* [Directions]:
Apart from the images, reproduce all of the data word for word.

━━━ Dataset extract

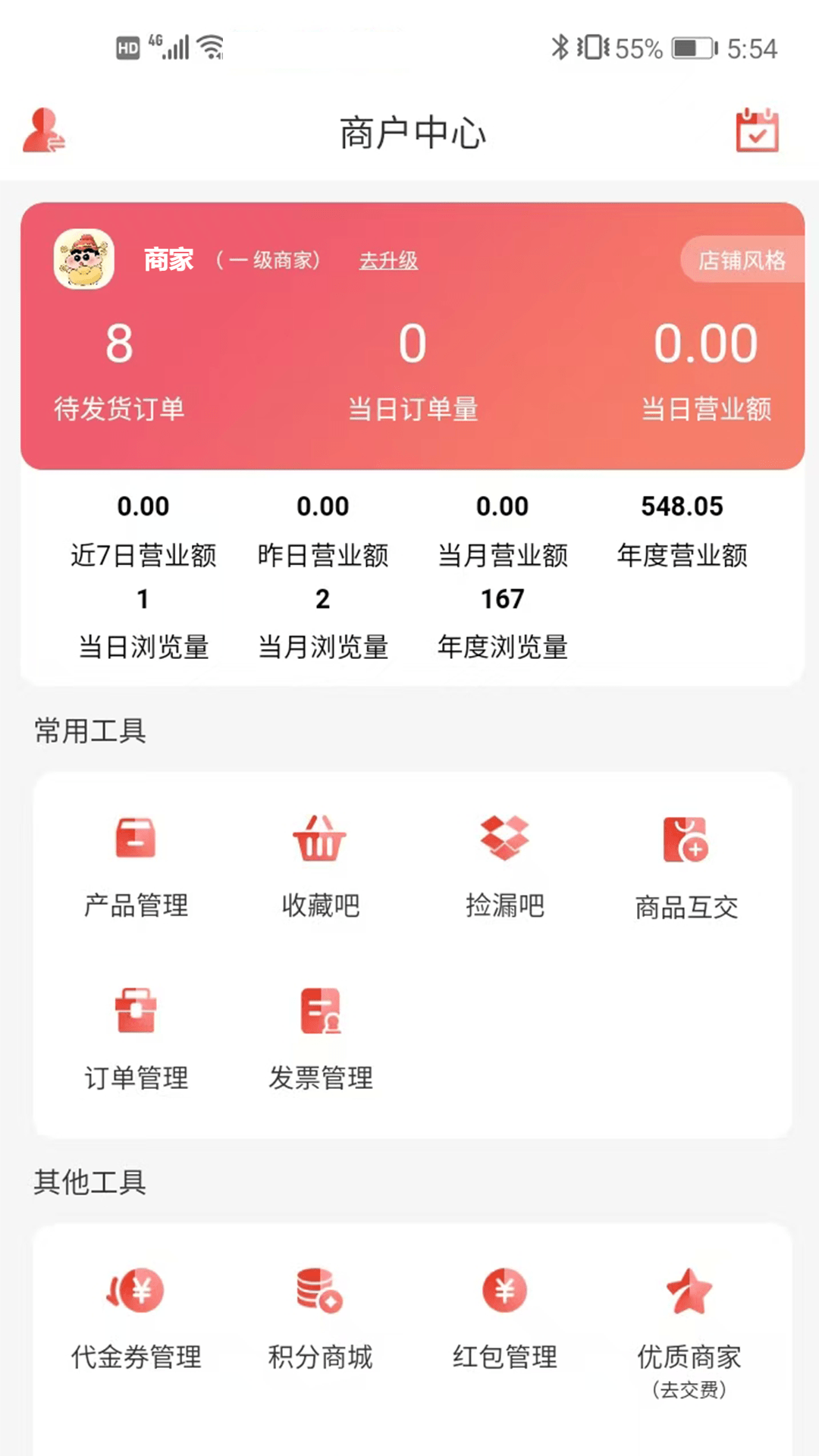 精彩截图-星斗堂商家2026官方新版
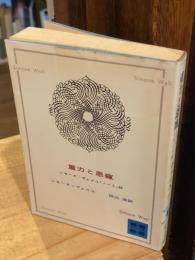 重力と恩寵 : シモーヌ・ヴェイユ「ノート」抄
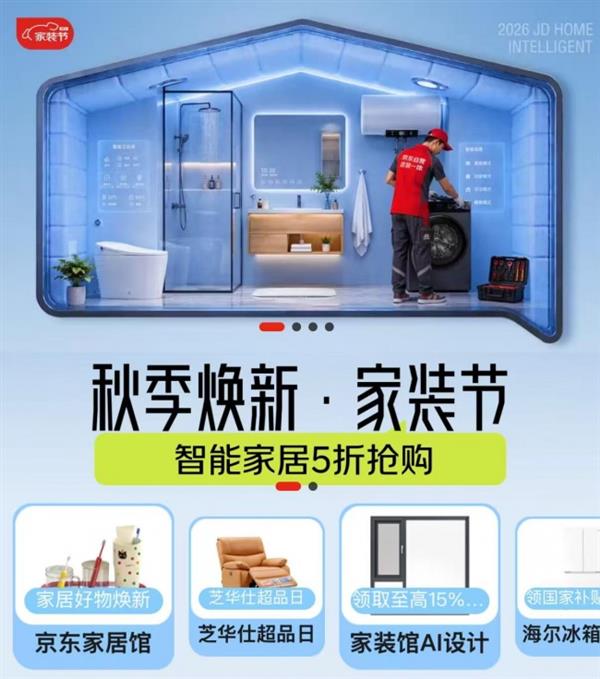 跳台滑雪规则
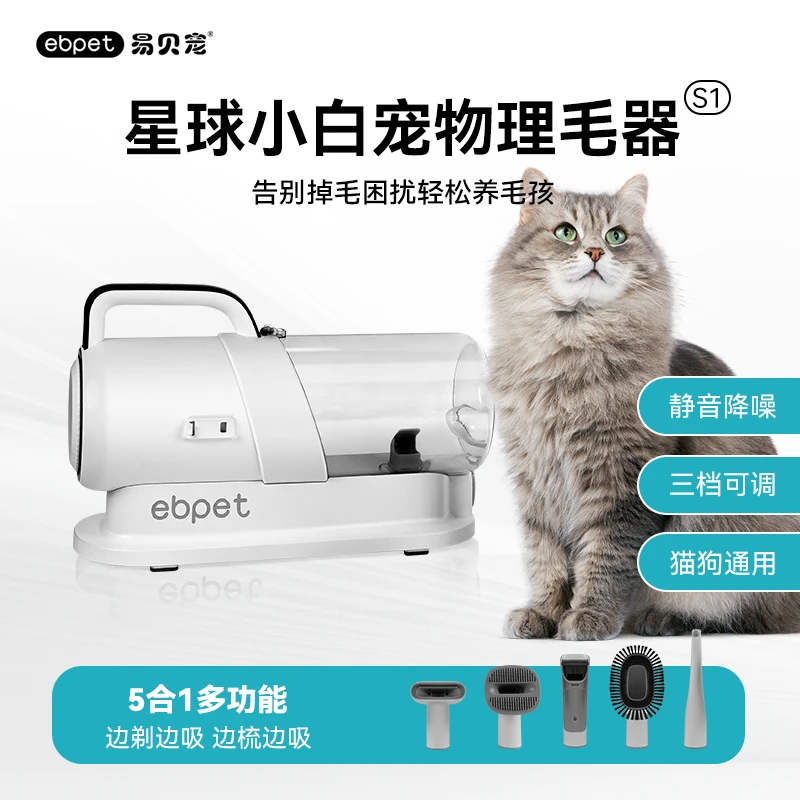 EBPET小白5合1宠物理毛器狗狗猫咪吸毛梳剃毛器电推剪剃脚毛推毛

━━━━━━

* [Answer box]:
 精彩截图-星斗堂商家2026官方新版
 重力と恩寵 : シモーヌ・ヴェイユ「ノート」抄
 跳台滑雪规则
 EBPET小白5合1宠物理毛器狗狗猫咪吸毛梳剃毛器电推剪剃脚毛推毛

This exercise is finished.